The Yeast 2.0 project has also created yeasts that can synthesize vanillin and resveratrol. However, these strains were not tested in a wine setting.
The Commercial Marketplace
Asked about commercial applications for wineries, Pretorius says it will be a “long while” before any of the synthetically produced Saccharomyces strains are ready for commercial use in wine. More research needs to be done, including whether changes to the DNA will somehow alter the sensory profile of a wine in ways that weren’t the original target (or some other unintended outcome). Regardless, the potential for using the technology exists, and it’s only a matter of time before someone puts it to use.

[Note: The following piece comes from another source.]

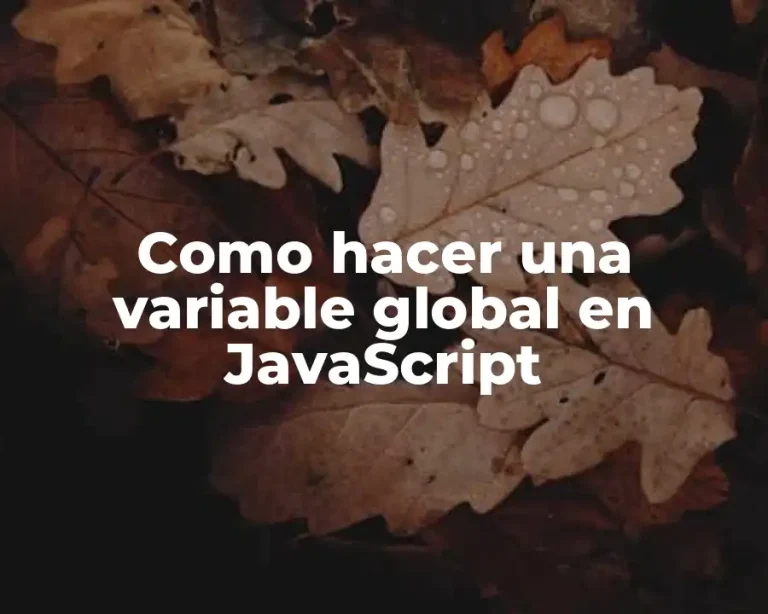 Como hacer una variable global en JavaScript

Fortmann says the biggest benefit to winemakers for this technology would be the ability to “[use the] raw materials to their fullest potential. If you could get the best flavors from your grapes by using a synthetic/modified yeast strain, why wouldn’t you?”
According to Larry Schaffer, winemaker at Tercero Wines in Santa Barbara County, Calif., however, “this new research, albeit interesting, [still leaves many] questions. It appears possible to boost up the appearance of a specific compound in the finished juice, but does it remain in the wine? If it does, I can certainly see a market for these types of yeast—but I won’t be taking part. To me, yeast has a job to do; I like it to get the job done but stay ‘neutral’ in the process.”
Preparing for the Future
Synthetic biology and the Yeast 2.0 project are propelling the potential for huge technological advancement in the wine industry and beyond. This man-made DNA technology will likely spur heated debates—though, academically speaking, one can argue this technology could be beneficial for the wine industry. Fortmann says the biggest challenge for this type of technology would be “consumer education and overcoming preconceived notions and/or bias.”

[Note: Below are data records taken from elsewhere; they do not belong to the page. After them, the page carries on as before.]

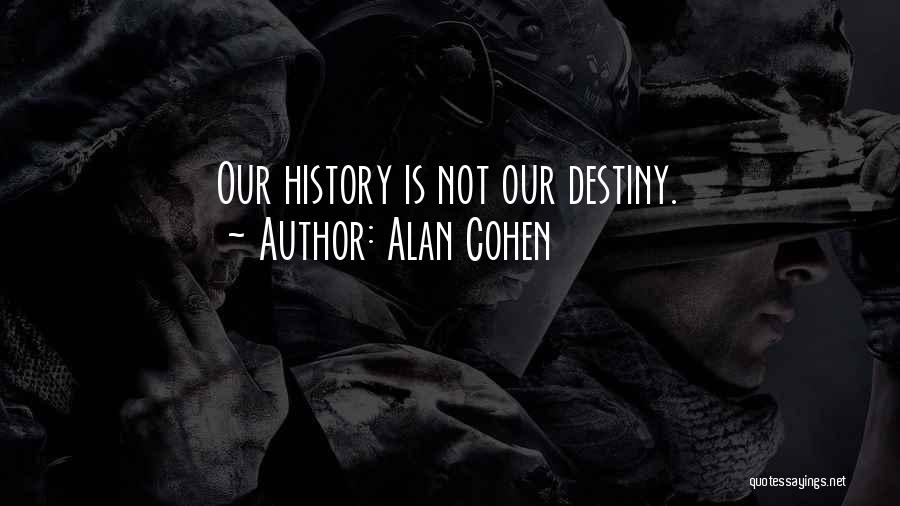 Alan Cohen Quotes: Our History Is Not Our Destiny.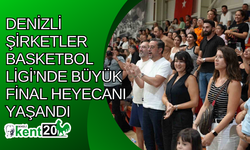 Denizli Şirketler Basketbol Ligi’nde büyük final heyecanı yaşandı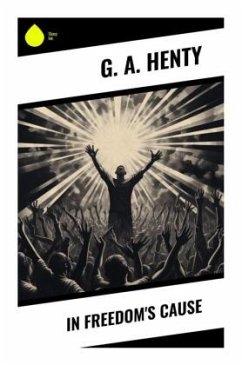 In Freedom's Cause - Henty, G. A.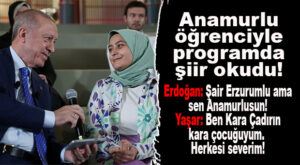 CUMHURBAŞKANI ERDOĞAN, ANAMURLU SEDA NUR YAŞAR İLE BİRLİKTE ŞİİR OKUDU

With a changing climate and the need for winemakers to adapt to an unknown future, embracing synthetically created yeasts could be one way for the industry to ensure a promising future. Certainly, research on synthetically created yeasts isn’t complete, particularly in the wine model, but that’s exactly what programs like the Yeast 2.0 project are for. It’s only a matter of time before we see where the true role for synthetic biology lies in the advancement of the wine industry (and beyond).